**What is required:** Extend the news article below about Lisa Brown being named permanent CEO of the Northwest Colorado Visiting Nurse Association, picking up right after its final sentence.

**Excerpt:**

Steamboat Springs Brent Boyer
Pilot & Today staff
Lisa Brown can remove the interim label from her position with the Northwest Colorado Visiting Nurse Association.
Brown, who has served as acting CEO of the health care agency since January, has been named its permanent chief executive officer.
The announcement was made Monday and culminates a search process that spanned five months and included more than 40 applicants from across the country, VNA board President and Hayden resident John Merrill said. Brown succeeds former longtime CEO Sue Birch, who left the agency late last year to become executive director of the state’s Department of Health Care Policy and Financing.
Brown had served as the VNA’s director of development since 2009. Prior to that she was the program manager at the Yampa Valley Community Foundation. She also is a member of the Steamboat Springs School Board.
“I am very honored to be affiliated with the VNA and all of the amazing people who make our work happen,” Brown said in a news release. “I, along with the rest of the staff, am excited to continue creating community health and wellness throughout tthe region.”
The primary mission of the VNA is to provide wellness care on a number of fronts, from immunization clinics to prenatal care and tobacco prevention. It operates a clinic in Craig that employs two physicians, and a hospice and medical office in Steamboat Springs.
The VNA reaches 27,000 people in Routt, Moffat and Jackson counties. Its 2011 budget is about $8 million. The VNA is funded by local, state and federal governments as well as individual donors and state and national foundations.
Recent VNA projects include The Haven Assisted Living Center in Hayden and the Rollingstone Respite House in Steamboat.
Brown was to be formally introduced as the VNA’s new director during the agency’s annual Hospice Celebration of Life dinner Monday night. The event is the VNA’s largest fundraiser. She could not be reached for comment Monday afternoon.

**Recorded information:**
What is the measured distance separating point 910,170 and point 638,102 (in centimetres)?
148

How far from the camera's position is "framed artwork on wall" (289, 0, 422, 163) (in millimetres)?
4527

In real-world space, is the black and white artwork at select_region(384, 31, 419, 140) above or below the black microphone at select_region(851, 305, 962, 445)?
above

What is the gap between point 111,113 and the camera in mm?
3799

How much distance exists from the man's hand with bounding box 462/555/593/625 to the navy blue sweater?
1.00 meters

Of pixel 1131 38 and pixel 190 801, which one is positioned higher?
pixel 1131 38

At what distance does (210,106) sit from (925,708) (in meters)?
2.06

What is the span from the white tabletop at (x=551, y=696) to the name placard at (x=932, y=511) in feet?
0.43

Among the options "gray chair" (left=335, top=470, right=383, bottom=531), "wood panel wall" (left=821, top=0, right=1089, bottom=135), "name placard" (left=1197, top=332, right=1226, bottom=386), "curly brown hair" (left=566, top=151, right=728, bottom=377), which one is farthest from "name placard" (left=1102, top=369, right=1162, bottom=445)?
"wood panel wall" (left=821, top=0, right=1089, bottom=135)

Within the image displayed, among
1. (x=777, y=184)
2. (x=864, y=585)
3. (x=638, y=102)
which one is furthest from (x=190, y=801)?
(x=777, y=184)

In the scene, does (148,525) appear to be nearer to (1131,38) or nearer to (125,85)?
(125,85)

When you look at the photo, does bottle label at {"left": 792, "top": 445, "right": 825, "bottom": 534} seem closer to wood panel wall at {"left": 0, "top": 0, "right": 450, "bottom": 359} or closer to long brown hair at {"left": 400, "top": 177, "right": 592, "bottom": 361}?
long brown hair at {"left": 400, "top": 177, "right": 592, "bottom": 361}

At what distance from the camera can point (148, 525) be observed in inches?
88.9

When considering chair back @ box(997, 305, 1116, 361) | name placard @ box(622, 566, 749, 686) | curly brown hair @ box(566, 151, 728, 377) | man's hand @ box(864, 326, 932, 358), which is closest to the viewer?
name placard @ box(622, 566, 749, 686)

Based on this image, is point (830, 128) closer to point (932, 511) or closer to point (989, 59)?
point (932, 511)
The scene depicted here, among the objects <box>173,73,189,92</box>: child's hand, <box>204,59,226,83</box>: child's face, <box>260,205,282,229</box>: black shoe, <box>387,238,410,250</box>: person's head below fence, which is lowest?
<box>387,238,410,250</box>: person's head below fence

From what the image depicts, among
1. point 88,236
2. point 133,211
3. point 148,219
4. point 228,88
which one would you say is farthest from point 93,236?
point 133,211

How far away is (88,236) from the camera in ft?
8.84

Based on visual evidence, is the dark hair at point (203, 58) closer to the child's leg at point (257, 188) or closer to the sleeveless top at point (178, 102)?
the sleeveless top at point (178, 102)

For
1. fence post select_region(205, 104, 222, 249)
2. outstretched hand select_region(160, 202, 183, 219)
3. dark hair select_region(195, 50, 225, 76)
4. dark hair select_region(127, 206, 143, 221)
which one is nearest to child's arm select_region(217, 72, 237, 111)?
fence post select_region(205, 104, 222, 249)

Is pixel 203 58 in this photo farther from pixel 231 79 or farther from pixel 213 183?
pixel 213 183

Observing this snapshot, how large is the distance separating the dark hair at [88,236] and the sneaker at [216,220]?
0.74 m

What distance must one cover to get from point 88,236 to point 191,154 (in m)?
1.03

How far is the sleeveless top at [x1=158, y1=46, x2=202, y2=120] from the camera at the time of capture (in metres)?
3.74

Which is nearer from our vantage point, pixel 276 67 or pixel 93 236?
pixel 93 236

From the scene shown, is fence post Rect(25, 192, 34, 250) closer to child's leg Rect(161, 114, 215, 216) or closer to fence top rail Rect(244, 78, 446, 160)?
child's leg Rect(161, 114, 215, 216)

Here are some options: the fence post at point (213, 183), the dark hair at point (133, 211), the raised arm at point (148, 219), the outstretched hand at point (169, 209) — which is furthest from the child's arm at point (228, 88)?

**Answer for this exercise:**
Merrill said Brown had a distinct advantage over the other applicants.
“We had been working with her and seen how fine a manager she was,” he said. “We already knew what an excellent fundraiser she was.”
She had been encouraged from her first days as acting CEO to approach the job as if it were hers to keep.
“She was told at the beginning that we didn’t want her just to be a placeholder,” Merrill said. “We wanted her to step in and make tough calls. She didn’t need to be told twice that she was in charge. Her work has been very impressive.”
Brown’s lack of experience in health care could have been viewed as a weakness, Merrill acknowledged, but he said the board quickly realized that no candidate could excel in all areas of the VNA’s programming.
“We have five different foci in this agency,” he said, referring to hospice, senior health programming, public and environmental health, home health and the community health center in Craig. “Nobody except Sue Birch, who essentially was the matriarch of our program, could have experience in all of those areas. Going into it we knew it would be an extremely unlikely chief executive who could hop in and take care of these five very distinct areas.
“We’re very pleased with our decision.”